[Passage provided]:
By Nima Shirazi | Wide Asleep in America | February 7, 2013

If there’s one thing mainstream “Iran experts” hate, it’s well-credentialed, experienced analysts who dare challenge Beltway orthodoxies, buck conventional wisdom and demythologize the banal, bromidic and Manichean foreign policy narrative of the United States government and its obedient media. Such perspectives are shunned by “serious” scholars who play by the rules they and their former bosses themselves wrote; those propounding such subversive ideas are likewise excoriated and banished, labeled apostates and attacked personally for failing to fall in line.

Enter Flynt and Hillary Mann Leverett, two former National Security Council officials, who have long questioned the wisdom and efficacy of the past thirty years of U.S. policy towards Iran. Their new expertly researched and meticulously-sourced book, Going to Tehran: Why the United States Must Come to Terms with the Islamic Republic of Iran, details and debunks numerous propagandized myths and delusional misunderstandings that many Americans have been led to believe about the country that is consistently referred to by our politicians and pundits as “the world’s most dangerous state.” The Leveretts argue that, by at least taking into account the Iranian side of things and reviewing the misguided, myopic and unsustainable American policies toward Iran, the groundwork may be laid for a constructive and beneficial change of course for both nations; by engaging openly and acknowledging past grievances – rather than ignoring, justifying or ridiculing them – a new future is possible, one without threats or war, without sabotage and cyberattacks, without demonization and demagoguery.

The problem is, without such things, the revolving door of Beltway think-tankery and government appointments might not spin so lucratively for our “Iran expert” industry. As a result, the Leveretts and their ideas are pilloried by political and policy elites who confuse heterodoxy for apologia.

In a supremely smug and self-satisfied pseudo-review of Going to Tehran, just published in Survival, the journal of the International Institute of Strategic Studies, Washington’s “go-to” Iran analyst Ray Takeyh launches what is surely a paradigmatic opening salvo on the Leveretts’ work. Needless to say, he didn’t like the book; his review is the intellectual equivalent of a drive-by shooting. While lambasting the Leveretts, Takeyh fails to actually address any of their contentions or claims, preferring to make grandiose statements condemning their analyses of Iranian politics and foreign policy and their policy recommendations without bothering to back up these statements with evidence or explanation.

Takeyh is a mainstay of the Washington establishment – a Council on Foreign Relations Senior Fellow before and after a stint in the Obama State Department and a founding member of the neoconservative-created Iran Strategy Task Force who has become a tireless advocate for the collective punishment of the Iranian population in a futile attempt to inspire homegrown regime change (if not, at times, all-out war against a third Middle Eastern nation in just over a decade). Unsurprisingly, he dismisses out of hand the notion that “the principal cause of disorder in the Middle East today is a hegemonic America seeking to impose its imperial template on the region.”

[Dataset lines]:
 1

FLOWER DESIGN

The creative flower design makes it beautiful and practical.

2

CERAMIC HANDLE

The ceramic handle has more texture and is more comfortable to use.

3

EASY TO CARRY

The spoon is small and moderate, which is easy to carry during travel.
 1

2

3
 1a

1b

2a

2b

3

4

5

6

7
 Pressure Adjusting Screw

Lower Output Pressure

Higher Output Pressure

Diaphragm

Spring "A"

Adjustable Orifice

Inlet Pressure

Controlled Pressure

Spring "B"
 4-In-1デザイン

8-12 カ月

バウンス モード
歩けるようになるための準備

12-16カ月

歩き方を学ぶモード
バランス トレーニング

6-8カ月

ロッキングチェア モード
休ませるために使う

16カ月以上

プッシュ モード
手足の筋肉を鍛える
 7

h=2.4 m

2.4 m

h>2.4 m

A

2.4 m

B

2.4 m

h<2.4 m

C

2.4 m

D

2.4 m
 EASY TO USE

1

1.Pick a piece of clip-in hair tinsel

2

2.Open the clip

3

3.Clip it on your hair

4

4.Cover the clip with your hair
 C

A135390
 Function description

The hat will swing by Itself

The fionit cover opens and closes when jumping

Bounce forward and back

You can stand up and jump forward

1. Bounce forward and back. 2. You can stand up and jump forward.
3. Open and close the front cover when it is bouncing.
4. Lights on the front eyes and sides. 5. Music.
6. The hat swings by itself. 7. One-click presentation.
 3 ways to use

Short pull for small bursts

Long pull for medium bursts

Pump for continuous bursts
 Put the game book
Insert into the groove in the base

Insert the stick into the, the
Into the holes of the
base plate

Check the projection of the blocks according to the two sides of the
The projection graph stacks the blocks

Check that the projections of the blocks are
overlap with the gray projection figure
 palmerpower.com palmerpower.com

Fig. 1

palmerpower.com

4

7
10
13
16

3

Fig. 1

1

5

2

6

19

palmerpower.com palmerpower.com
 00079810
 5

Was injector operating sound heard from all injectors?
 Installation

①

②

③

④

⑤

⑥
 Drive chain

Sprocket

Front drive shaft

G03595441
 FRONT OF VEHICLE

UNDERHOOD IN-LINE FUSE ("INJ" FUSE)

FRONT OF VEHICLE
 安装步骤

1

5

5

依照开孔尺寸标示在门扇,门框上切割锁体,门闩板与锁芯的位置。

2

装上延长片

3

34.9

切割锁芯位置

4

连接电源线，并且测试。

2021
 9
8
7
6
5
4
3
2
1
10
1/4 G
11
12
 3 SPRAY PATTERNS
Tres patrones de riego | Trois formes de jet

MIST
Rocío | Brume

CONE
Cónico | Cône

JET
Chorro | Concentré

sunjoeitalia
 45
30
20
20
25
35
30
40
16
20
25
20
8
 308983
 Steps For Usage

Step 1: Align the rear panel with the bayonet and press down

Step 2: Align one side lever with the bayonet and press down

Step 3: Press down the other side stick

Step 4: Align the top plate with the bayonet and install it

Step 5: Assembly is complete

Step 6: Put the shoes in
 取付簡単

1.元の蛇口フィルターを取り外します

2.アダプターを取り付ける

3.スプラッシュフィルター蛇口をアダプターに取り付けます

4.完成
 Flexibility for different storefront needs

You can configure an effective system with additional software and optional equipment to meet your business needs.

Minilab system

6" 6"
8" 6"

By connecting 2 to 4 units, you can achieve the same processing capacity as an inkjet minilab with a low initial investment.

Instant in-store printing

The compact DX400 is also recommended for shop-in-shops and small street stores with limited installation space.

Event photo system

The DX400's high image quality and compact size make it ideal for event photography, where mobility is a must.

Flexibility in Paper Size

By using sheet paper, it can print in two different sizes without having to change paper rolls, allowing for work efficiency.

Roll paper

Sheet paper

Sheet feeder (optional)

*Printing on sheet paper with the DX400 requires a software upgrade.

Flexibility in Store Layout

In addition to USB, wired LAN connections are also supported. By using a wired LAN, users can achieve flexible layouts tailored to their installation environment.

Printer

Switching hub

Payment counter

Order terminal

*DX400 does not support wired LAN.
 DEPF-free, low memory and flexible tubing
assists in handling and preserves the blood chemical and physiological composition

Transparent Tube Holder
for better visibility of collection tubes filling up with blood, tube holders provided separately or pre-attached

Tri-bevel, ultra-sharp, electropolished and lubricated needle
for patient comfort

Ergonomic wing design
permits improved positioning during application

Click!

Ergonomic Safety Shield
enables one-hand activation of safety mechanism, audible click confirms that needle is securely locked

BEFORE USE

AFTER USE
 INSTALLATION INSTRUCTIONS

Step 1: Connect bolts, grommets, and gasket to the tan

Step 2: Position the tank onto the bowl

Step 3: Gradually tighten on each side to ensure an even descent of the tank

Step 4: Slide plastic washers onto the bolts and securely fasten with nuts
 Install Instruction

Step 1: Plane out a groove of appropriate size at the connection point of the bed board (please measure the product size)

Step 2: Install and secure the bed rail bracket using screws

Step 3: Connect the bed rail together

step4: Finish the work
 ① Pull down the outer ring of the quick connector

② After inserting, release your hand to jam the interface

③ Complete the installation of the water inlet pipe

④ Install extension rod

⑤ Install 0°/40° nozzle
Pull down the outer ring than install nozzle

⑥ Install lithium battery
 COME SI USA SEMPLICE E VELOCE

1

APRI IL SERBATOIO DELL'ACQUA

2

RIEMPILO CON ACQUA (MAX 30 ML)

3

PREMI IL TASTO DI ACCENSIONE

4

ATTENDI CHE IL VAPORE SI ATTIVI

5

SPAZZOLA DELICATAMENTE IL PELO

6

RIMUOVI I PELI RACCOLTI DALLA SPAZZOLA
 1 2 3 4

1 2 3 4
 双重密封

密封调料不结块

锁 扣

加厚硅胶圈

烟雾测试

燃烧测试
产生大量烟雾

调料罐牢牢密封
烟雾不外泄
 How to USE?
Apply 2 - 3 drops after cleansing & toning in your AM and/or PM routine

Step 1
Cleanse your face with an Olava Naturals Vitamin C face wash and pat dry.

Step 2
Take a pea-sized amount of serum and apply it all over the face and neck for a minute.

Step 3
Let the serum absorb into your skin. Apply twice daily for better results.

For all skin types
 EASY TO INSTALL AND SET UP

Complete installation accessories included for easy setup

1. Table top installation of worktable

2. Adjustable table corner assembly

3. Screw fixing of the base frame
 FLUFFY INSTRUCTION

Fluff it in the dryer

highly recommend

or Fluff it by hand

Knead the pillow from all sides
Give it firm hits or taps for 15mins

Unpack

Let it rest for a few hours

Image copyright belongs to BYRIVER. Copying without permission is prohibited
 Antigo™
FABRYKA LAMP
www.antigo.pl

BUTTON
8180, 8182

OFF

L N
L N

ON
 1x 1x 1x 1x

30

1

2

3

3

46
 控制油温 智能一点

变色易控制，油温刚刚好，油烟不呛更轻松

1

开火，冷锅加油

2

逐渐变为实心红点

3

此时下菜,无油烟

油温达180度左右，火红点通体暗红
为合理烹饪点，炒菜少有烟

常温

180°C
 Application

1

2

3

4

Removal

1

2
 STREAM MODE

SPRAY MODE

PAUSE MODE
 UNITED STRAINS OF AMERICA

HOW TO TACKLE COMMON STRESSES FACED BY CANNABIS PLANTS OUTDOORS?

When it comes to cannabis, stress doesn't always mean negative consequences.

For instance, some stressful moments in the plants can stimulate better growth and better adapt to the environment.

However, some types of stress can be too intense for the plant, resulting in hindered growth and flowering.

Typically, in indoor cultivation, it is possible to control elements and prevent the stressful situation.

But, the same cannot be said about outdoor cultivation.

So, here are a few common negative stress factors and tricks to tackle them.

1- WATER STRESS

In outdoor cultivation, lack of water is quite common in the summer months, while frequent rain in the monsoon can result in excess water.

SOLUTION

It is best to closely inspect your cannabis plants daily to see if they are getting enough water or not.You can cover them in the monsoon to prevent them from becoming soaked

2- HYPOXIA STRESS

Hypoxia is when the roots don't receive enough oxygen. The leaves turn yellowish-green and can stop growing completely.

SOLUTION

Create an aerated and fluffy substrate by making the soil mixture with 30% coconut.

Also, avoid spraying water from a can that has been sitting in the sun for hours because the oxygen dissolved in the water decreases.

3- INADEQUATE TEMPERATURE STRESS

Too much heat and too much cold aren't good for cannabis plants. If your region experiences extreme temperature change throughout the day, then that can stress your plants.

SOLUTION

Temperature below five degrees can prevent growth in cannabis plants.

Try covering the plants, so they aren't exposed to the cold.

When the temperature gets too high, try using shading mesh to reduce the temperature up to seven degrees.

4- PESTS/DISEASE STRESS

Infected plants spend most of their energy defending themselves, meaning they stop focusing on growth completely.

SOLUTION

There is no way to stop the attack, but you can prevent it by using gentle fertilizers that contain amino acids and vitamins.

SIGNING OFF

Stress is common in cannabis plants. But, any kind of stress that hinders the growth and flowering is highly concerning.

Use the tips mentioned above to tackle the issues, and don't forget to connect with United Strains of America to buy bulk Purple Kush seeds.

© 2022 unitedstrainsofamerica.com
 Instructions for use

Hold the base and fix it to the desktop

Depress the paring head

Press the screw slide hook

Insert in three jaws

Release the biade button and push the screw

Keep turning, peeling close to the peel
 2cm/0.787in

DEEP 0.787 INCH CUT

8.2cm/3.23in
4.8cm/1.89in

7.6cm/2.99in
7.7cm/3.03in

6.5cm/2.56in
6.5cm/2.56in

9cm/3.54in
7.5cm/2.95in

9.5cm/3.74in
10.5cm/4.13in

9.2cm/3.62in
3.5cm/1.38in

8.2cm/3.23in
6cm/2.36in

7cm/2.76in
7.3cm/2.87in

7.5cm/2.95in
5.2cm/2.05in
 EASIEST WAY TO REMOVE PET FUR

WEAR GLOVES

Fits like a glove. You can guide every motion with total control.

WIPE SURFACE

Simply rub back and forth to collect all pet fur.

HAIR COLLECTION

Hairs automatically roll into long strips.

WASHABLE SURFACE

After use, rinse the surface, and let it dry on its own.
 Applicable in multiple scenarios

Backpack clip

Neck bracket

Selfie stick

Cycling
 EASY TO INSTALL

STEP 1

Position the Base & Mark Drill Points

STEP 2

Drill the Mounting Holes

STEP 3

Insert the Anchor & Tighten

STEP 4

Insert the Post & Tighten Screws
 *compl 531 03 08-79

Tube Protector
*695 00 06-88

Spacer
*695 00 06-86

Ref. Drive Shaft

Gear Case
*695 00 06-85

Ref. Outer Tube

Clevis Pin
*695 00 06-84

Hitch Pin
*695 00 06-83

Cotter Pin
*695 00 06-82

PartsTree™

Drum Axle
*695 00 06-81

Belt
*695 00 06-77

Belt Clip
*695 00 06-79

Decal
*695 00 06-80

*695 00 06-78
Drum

[Using the information]:
(1) Reproduce verbatim the essay on the Leveretts' book from "If there’s one" to "fall in line.".
(2) Extend the essay on Ray Takeyh's review of Going to Tehran, picking up after its final sentence.

[Written responses]:
(1)
If there’s one thing mainstream “Iran experts” hate, it’s well-credentialed, experienced analysts who dare challenge Beltway orthodoxies, buck conventional wisdom and demythologize the banal, bromidic and Manichean foreign policy narrative of the United States government and its obedient media. Such perspectives are shunned by “serious” scholars who play by the rules they and their former bosses themselves wrote; those propounding such subversive ideas are likewise excoriated and banished, labeled apostates and attacked personally for failing to fall in line.

(2)
This is exactly the worldview that has produced the disastrous U.S. foreign policy of the last few decades, policies advocated time and time again by the same people – not only people like Takeyh, but including literally Takeyh himself – never learning from their mistakes or conceiving there might be a different way to engage the world (say, by not bullying, threatening, demanding, dictating, punishing, bombing, invading, destroying, dismantling, overthrowing, occupying, and propping up dictators). Takeyh’s contemptuous rejection of history means that those who disagree with him – like the Leveretts, even though their experience in government and direct contact with on-the-ground reality in today’s Iran dwarfs Takeyh’s – must inevitably be minions of the ayatollahs.

Takeyh’s dismissal of the Leveretts’ work is especially ironic, given that his own analytic nonsense is legion. He routinely makes statements that aren’t based in fact and that dispute even the most hysterical estimates of the United States government. He has no problem co-writing tomes of warmongering lunacy with psychotics like Matthew Kroenig, convicted criminals and racist demagogues like Elliott Abrams, and garbled inanity with his wife’s insane colleague at the Saban Center and perennial war champion Kenneth Pollack. Everything he writes is easily destroyed with a basic perusal of facts.

Never bothering to cite any evidence, Takeyh has long assumed Iran – oh sorry, I mean, “the mullahs” (how spooky!) – are building a nuclear bomb and only the fierce determination of the United States, its benevolent buddy Israel and vital Arab dictator friends can stop it, if not by beating the Islamic Republic into submission through economic and covert warfare, then perhaps by military might. In April 2003, he wrote, “Tehran often claims that instability in the region forces it to pursue nuclear weapons, when in fact it is Iran’s possession of such weapons that would increase instability.” Actually, Iranian officials have never claimed anything remotely like that, instead declaring their commitment never to build nuclear weapons consistently for over 20 years. In 2011, Takeyh assured Washington Post readers, “Exact estimates vary, but in the next few years Iran will be in [a] position to detonate a nuclear device.”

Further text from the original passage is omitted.